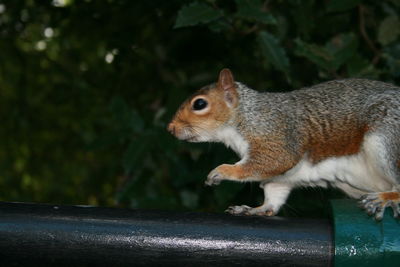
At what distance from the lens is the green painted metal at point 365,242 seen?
1.02m

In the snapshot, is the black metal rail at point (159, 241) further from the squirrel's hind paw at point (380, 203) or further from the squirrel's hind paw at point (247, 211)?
the squirrel's hind paw at point (247, 211)

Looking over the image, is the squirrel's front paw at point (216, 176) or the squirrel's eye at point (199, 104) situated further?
the squirrel's eye at point (199, 104)

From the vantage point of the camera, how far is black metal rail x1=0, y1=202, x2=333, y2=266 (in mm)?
1023

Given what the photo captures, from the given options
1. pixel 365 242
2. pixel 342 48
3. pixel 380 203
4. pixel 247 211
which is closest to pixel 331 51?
pixel 342 48

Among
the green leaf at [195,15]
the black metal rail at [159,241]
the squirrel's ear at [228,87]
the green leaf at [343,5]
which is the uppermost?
the green leaf at [343,5]

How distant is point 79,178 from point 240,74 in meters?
1.46

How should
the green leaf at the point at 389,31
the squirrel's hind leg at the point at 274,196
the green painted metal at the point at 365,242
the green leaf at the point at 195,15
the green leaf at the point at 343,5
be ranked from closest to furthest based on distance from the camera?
1. the green painted metal at the point at 365,242
2. the squirrel's hind leg at the point at 274,196
3. the green leaf at the point at 195,15
4. the green leaf at the point at 343,5
5. the green leaf at the point at 389,31

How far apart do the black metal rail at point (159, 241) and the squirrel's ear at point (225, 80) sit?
820 millimetres

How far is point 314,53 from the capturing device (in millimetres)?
1980

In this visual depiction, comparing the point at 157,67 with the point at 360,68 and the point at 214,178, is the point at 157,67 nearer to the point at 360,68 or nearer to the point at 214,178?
the point at 360,68

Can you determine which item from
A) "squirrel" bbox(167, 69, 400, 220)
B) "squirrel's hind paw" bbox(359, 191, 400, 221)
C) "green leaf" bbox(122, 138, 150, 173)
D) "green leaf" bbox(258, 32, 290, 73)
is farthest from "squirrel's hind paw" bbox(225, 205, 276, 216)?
"green leaf" bbox(122, 138, 150, 173)

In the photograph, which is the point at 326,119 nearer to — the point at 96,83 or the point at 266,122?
the point at 266,122

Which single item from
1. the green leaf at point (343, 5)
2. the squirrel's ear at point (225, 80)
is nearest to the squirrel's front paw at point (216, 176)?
the squirrel's ear at point (225, 80)

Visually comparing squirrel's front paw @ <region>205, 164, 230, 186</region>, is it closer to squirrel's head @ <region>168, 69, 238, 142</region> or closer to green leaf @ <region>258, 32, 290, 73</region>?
squirrel's head @ <region>168, 69, 238, 142</region>
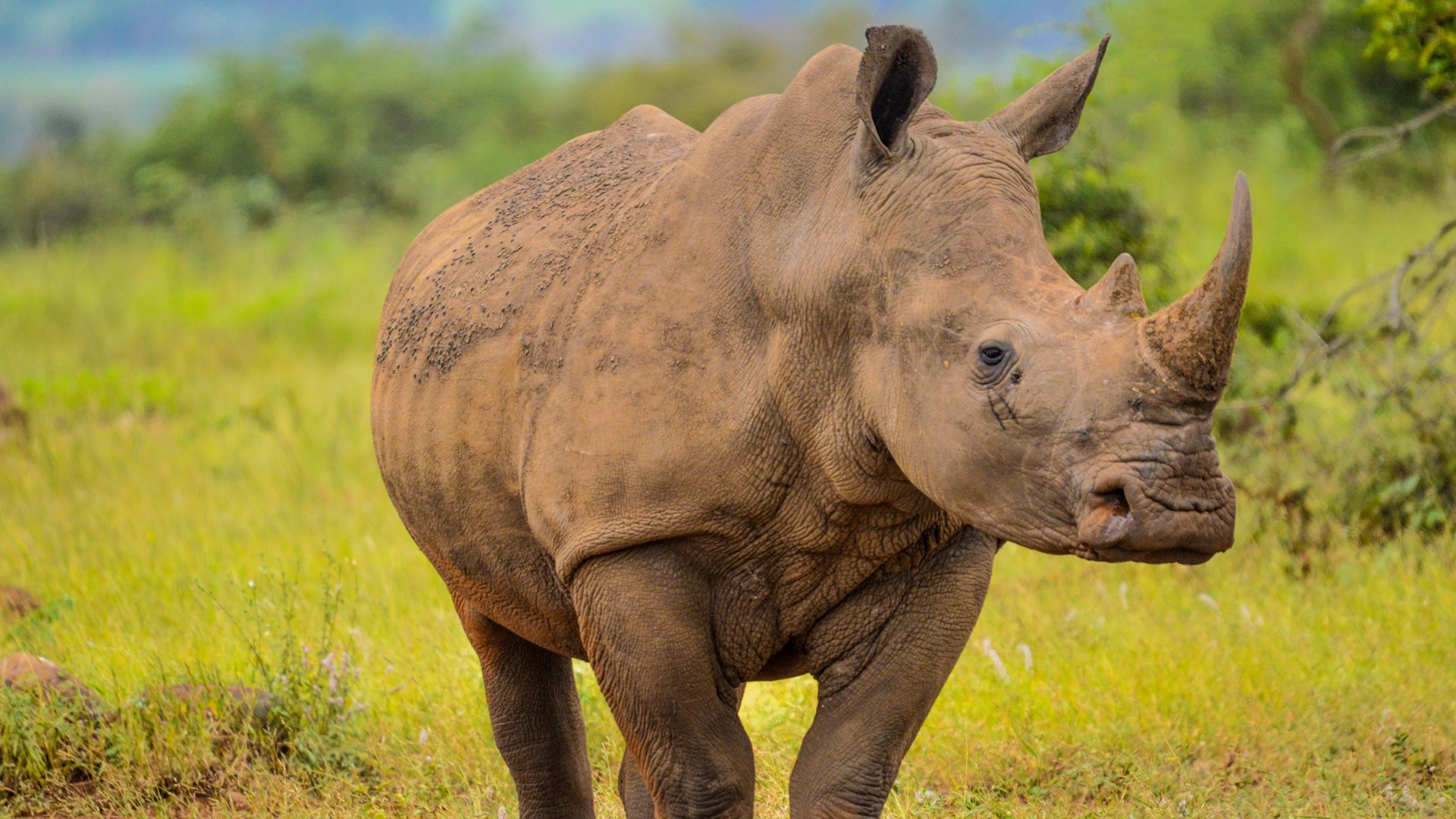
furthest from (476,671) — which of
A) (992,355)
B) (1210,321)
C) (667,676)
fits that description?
(1210,321)

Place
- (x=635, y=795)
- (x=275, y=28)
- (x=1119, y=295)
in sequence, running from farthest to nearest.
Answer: (x=275, y=28)
(x=635, y=795)
(x=1119, y=295)

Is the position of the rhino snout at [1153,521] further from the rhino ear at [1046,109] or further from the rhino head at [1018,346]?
the rhino ear at [1046,109]

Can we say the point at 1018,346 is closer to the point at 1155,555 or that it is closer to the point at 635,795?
the point at 1155,555

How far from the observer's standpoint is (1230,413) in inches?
314

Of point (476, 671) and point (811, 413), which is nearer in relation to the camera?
point (811, 413)

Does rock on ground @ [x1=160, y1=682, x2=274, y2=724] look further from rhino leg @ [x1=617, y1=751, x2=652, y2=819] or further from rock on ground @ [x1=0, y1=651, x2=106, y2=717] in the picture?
rhino leg @ [x1=617, y1=751, x2=652, y2=819]

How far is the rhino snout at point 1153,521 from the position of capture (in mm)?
2848

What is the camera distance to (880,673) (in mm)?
3730

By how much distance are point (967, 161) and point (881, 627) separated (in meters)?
1.04

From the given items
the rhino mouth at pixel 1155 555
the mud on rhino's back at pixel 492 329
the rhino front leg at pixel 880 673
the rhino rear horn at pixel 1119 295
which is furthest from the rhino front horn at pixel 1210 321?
the mud on rhino's back at pixel 492 329

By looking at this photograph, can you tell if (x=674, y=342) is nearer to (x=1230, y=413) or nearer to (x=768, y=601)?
(x=768, y=601)

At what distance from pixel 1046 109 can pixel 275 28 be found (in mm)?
A: 37171

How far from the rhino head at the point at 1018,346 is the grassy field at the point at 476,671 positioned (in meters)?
2.09

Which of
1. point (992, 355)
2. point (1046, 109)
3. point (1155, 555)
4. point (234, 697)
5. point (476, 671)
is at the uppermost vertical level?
point (1046, 109)
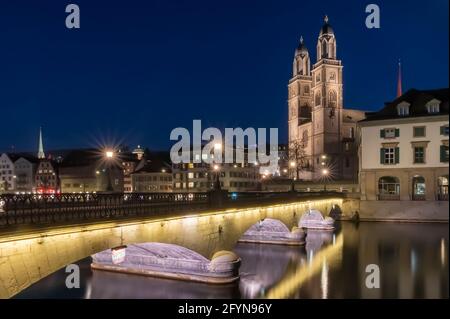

PROBLEM DETAILS: Reproduce the lines from the one containing "What is the" through the final line above, including both ends, and leave out the pictures.

FINISHED EXERCISE:
What is the camera distance to (880,673) (in mm)?
3730

By how much distance are point (967, 161) and point (881, 627) separated (in meters)?
1.04

From the given items
the rhino mouth at pixel 1155 555
the mud on rhino's back at pixel 492 329
the rhino front leg at pixel 880 673
the rhino rear horn at pixel 1119 295
which is furthest from the rhino front horn at pixel 1210 321?
the mud on rhino's back at pixel 492 329

By looking at this photograph, can you tell if (x=674, y=342) is nearer to (x=1230, y=413) or nearer to (x=768, y=601)?
(x=768, y=601)

At what distance from pixel 1046 109 can pixel 275 28 be found (in mm)?
A: 37171

How far from the rhino head at the point at 1018,346 is the grassy field at the point at 476,671 positioned (in meters)?
2.09

Which of
1. point (992, 355)
2. point (1046, 109)
3. point (1155, 555)
4. point (234, 697)
5. point (476, 671)
is at the uppermost vertical level?
point (1046, 109)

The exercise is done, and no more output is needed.